→ **Your goal**:
Word for word, transcribe the lines below and drop the pictures.

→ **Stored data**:
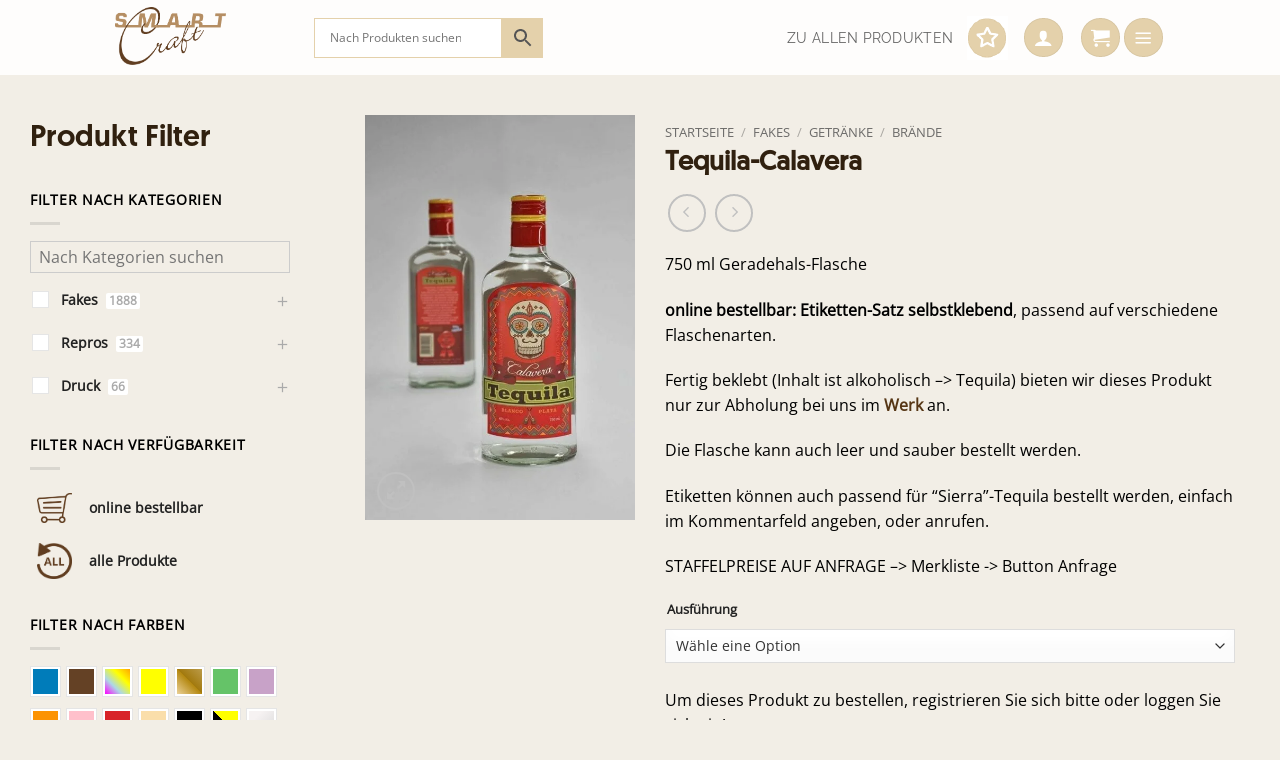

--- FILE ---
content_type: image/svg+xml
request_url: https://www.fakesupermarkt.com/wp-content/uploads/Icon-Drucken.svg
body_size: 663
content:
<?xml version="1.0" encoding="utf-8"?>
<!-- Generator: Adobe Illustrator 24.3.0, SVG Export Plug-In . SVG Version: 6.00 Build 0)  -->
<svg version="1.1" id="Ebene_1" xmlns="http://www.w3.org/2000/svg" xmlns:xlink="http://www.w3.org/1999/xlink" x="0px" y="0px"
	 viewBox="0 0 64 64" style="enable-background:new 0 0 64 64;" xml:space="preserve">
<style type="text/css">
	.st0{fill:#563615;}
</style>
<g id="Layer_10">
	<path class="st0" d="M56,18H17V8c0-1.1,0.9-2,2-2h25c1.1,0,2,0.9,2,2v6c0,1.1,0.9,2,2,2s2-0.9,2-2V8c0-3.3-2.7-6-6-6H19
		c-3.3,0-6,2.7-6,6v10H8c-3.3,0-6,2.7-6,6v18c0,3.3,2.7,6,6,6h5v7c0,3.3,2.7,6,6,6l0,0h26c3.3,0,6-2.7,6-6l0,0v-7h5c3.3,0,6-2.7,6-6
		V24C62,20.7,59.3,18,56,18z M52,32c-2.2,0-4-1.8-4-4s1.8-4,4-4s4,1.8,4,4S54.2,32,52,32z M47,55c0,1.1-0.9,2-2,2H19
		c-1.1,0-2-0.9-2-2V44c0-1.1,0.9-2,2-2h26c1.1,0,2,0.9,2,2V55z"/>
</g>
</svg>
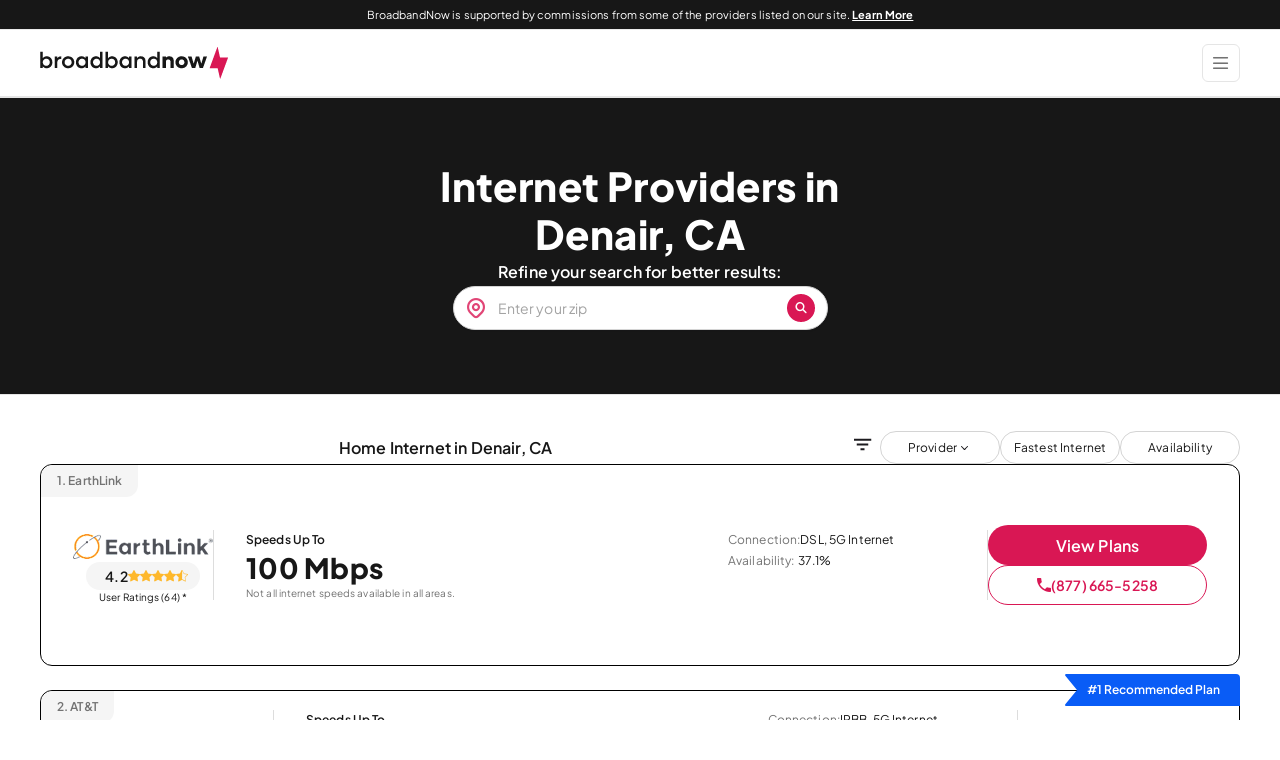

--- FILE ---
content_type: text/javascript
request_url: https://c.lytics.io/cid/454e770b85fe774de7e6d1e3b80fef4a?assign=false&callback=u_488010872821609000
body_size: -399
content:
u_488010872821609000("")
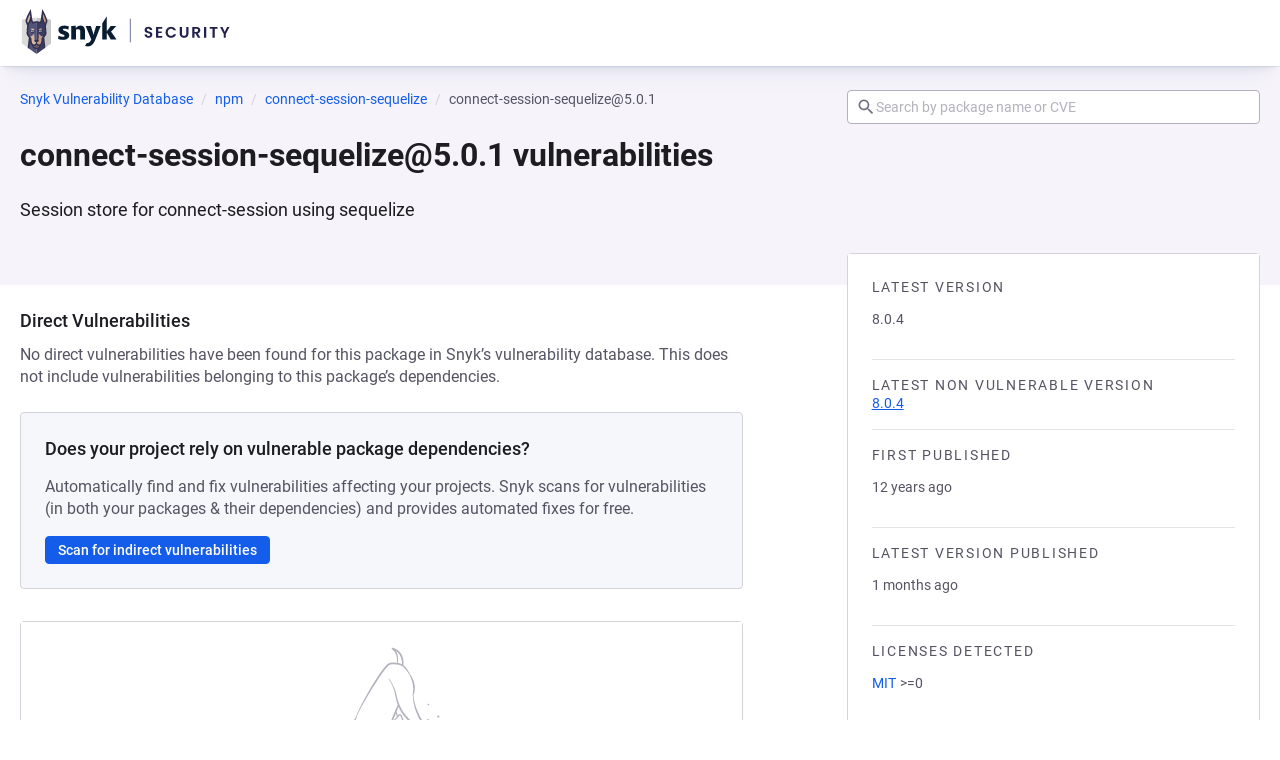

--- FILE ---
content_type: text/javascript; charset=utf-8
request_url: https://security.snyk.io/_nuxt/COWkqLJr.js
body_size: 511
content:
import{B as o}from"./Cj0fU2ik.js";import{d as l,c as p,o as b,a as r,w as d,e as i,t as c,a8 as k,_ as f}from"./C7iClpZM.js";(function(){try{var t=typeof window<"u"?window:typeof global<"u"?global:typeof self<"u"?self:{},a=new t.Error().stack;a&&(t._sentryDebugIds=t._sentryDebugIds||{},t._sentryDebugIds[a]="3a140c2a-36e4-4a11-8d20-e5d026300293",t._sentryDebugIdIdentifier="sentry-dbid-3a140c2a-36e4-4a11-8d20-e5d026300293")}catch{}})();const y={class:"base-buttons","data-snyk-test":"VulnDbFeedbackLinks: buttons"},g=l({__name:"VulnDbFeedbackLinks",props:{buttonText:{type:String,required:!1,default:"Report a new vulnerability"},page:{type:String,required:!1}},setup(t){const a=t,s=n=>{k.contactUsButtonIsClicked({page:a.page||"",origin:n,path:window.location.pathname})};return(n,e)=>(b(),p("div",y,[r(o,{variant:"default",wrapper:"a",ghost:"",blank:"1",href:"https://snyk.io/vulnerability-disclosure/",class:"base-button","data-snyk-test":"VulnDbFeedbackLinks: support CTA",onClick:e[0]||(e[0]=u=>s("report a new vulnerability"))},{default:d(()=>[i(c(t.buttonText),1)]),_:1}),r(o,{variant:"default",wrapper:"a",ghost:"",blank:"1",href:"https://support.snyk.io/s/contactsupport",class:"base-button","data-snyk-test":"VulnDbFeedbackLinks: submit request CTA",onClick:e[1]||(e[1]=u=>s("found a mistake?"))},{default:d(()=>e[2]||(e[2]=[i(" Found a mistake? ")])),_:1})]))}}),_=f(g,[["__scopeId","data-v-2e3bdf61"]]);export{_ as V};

→ **Response to the exercise**:
--- FILE ---
content_type: image/svg+xml
request_url: https://www.fakesupermarkt.com/wp-content/uploads/Icon-Drucken.svg
body_size: 663
content:
<?xml version="1.0" encoding="utf-8"?>
<!-- Generator: Adobe Illustrator 24.3.0, SVG Export Plug-In . SVG Version: 6.00 Build 0)  -->
<svg version="1.1" id="Ebene_1" xmlns="http://www.w3.org/2000/svg" xmlns:xlink="http://www.w3.org/1999/xlink" x="0px" y="0px"
	 viewBox="0 0 64 64" style="enable-background:new 0 0 64 64;" xml:space="preserve">
<style type="text/css">
	.st0{fill:#563615;}
</style>
<g id="Layer_10">
	<path class="st0" d="M56,18H17V8c0-1.1,0.9-2,2-2h25c1.1,0,2,0.9,2,2v6c0,1.1,0.9,2,2,2s2-0.9,2-2V8c0-3.3-2.7-6-6-6H19
		c-3.3,0-6,2.7-6,6v10H8c-3.3,0-6,2.7-6,6v18c0,3.3,2.7,6,6,6h5v7c0,3.3,2.7,6,6,6l0,0h26c3.3,0,6-2.7,6-6l0,0v-7h5c3.3,0,6-2.7,6-6
		V24C62,20.7,59.3,18,56,18z M52,32c-2.2,0-4-1.8-4-4s1.8-4,4-4s4,1.8,4,4S54.2,32,52,32z M47,55c0,1.1-0.9,2-2,2H19
		c-1.1,0-2-0.9-2-2V44c0-1.1,0.9-2,2-2h26c1.1,0,2,0.9,2,2V55z"/>
</g>
</svg>

--- FILE ---
content_type: text/javascript
request_url: https://c.lytics.io/cid/454e770b85fe774de7e6d1e3b80fef4a?assign=false&callback=u_488010872821609000
body_size: -399
content:
u_488010872821609000("")

--- FILE ---
content_type: text/javascript; charset=utf-8
request_url: https://security.snyk.io/_nuxt/COWkqLJr.js
body_size: 511
content:
import{B as o}from"./Cj0fU2ik.js";import{d as l,c as p,o as b,a as r,w as d,e as i,t as c,a8 as k,_ as f}from"./C7iClpZM.js";(function(){try{var t=typeof window<"u"?window:typeof global<"u"?global:typeof self<"u"?self:{},a=new t.Error().stack;a&&(t._sentryDebugIds=t._sentryDebugIds||{},t._sentryDebugIds[a]="3a140c2a-36e4-4a11-8d20-e5d026300293",t._sentryDebugIdIdentifier="sentry-dbid-3a140c2a-36e4-4a11-8d20-e5d026300293")}catch{}})();const y={class:"base-buttons","data-snyk-test":"VulnDbFeedbackLinks: buttons"},g=l({__name:"VulnDbFeedbackLinks",props:{buttonText:{type:String,required:!1,default:"Report a new vulnerability"},page:{type:String,required:!1}},setup(t){const a=t,s=n=>{k.contactUsButtonIsClicked({page:a.page||"",origin:n,path:window.location.pathname})};return(n,e)=>(b(),p("div",y,[r(o,{variant:"default",wrapper:"a",ghost:"",blank:"1",href:"https://snyk.io/vulnerability-disclosure/",class:"base-button","data-snyk-test":"VulnDbFeedbackLinks: support CTA",onClick:e[0]||(e[0]=u=>s("report a new vulnerability"))},{default:d(()=>[i(c(t.buttonText),1)]),_:1}),r(o,{variant:"default",wrapper:"a",ghost:"",blank:"1",href:"https://support.snyk.io/s/contactsupport",class:"base-button","data-snyk-test":"VulnDbFeedbackLinks: submit request CTA",onClick:e[1]||(e[1]=u=>s("found a mistake?"))},{default:d(()=>e[2]||(e[2]=[i(" Found a mistake? ")])),_:1})]))}}),_=f(g,[["__scopeId","data-v-2e3bdf61"]]);export{_ as V};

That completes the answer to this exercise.